La radioterapia convenzionale e l’adroterapia (protoni e ioni di carbonio) sono essenziali per il trattamento di molte patologie oncologiche.
L’adroterapia, in particolare, si usa su tumori che non rispondono ad altre terapie o che si trovano in prossimità di organi a rischio, come cordomi, sarcomi, condrosarcomi, carcinomi adenoido-cistici, meningiomi e tumori solidi pediatrici.
Di norma l’adroterapia è più precisa e irradia meno i tessuti non tumorali. In ogni caso, utilizza radiazioni ionizzanti che possono ledere anche i tessuti sani circostanti.
Identificare con precisione i tessuti più a rischio o più sensibili permetterebbe di individuare e mettere a punto strategie per mitigarne gli effetti collaterali.
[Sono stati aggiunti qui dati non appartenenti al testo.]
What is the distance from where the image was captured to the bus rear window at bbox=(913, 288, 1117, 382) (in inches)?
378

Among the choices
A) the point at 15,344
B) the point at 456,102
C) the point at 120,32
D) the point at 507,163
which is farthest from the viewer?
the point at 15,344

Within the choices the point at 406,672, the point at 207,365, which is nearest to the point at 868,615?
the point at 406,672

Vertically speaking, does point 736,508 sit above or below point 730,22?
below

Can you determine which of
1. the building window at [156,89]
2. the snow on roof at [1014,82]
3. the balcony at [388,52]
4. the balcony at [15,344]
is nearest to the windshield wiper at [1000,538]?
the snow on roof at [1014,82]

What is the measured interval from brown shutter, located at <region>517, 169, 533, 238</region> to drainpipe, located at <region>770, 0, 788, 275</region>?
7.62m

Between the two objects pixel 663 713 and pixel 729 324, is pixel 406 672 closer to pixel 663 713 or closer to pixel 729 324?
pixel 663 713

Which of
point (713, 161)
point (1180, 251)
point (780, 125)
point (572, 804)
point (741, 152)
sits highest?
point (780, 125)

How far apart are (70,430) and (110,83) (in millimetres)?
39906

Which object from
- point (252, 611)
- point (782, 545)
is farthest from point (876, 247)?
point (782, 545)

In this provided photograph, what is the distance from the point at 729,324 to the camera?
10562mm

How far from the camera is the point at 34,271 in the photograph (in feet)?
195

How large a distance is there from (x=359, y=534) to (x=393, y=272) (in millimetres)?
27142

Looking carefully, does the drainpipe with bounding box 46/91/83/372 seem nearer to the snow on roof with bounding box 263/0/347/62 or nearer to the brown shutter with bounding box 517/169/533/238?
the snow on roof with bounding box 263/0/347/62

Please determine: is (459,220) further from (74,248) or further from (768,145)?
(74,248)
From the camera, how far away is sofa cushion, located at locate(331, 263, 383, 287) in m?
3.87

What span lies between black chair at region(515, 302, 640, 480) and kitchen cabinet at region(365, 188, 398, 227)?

Questo è l’obiettivo di un progetto avviato dal Centro Nazionale di Adroterapia Oncologica (CNAO) e dall’Istituto di Biostrutture e Bioimmagini del Consiglio Nazionale delle Ricerche (CNR-IBB) il cui obiettivo è costruire una mappa tridimensionale delle dosi di radiazione che maggiormente correlano con il danno radio-indotto.
Il progetto si basa sulla condivisione di immagini di tomografia computerizzata e risonanza magnetica di pazienti con meningiomi di I, II e III grado trattati con protoni, da cui si può valutare l’evoluzione del tumore e dei tessuti sani circostanti prima e dopo il trattamento.
Laura Cella, ricercatore del CNR-IBB, spiega: «integrando le informazioni di tali immagini saremo in grado di elaborare un modello innovativo che indicherà le aree anatomiche più a rischio per l’insorgenza di effetti collaterali dovuti all’irradiazione, sfruttando per la prima volta il vantaggio della risonanza magnetica di fornire un migliore dettaglio anatomico dei tessuti a rischio».
Si parla di una mappa tridimensionale che integra le immagini dei diversi pazienti e che sarà in grado di descrivere una relazione tra dose di radiazione somministrata e tossicità radio-indotta.
In questo modo si potranno identificare le differenze regionali di dose somministrata tra pazienti con e senza tossicità.
La disponibilità di immagini di risonanza magnetica con un ottimo dettaglio anatomico permetterà la costruzione di una mappa più accurata, garantendo una migliore identificazione spaziale delle aree soggette a tossicità».
Guido Baroni, ordinario di Bioingegneria Elettronica e Informatica al Politecnico di Milano e responsabile dell’Unità di Bioingegneria Clinica di CNAO, sottolinea anche un altro utilizzo del modello: «l’uso di immagini acquisite nella routine clinica sui pazienti e la creazione di questa mappa di organi a rischio permetterà inoltre di implementare soluzioni mirate alla personalizzazione del trattamento, definendo quindi una terapia su misura per il paziente».
Il che significa capire come modulare l’adroterapia per ottenere efficacia terapeutica e maggior sicurezza per il malato.
Il progetto si avvarrà di competenze multidisciplinari: ingegneristiche, fisiche, cliniche e radiologiche.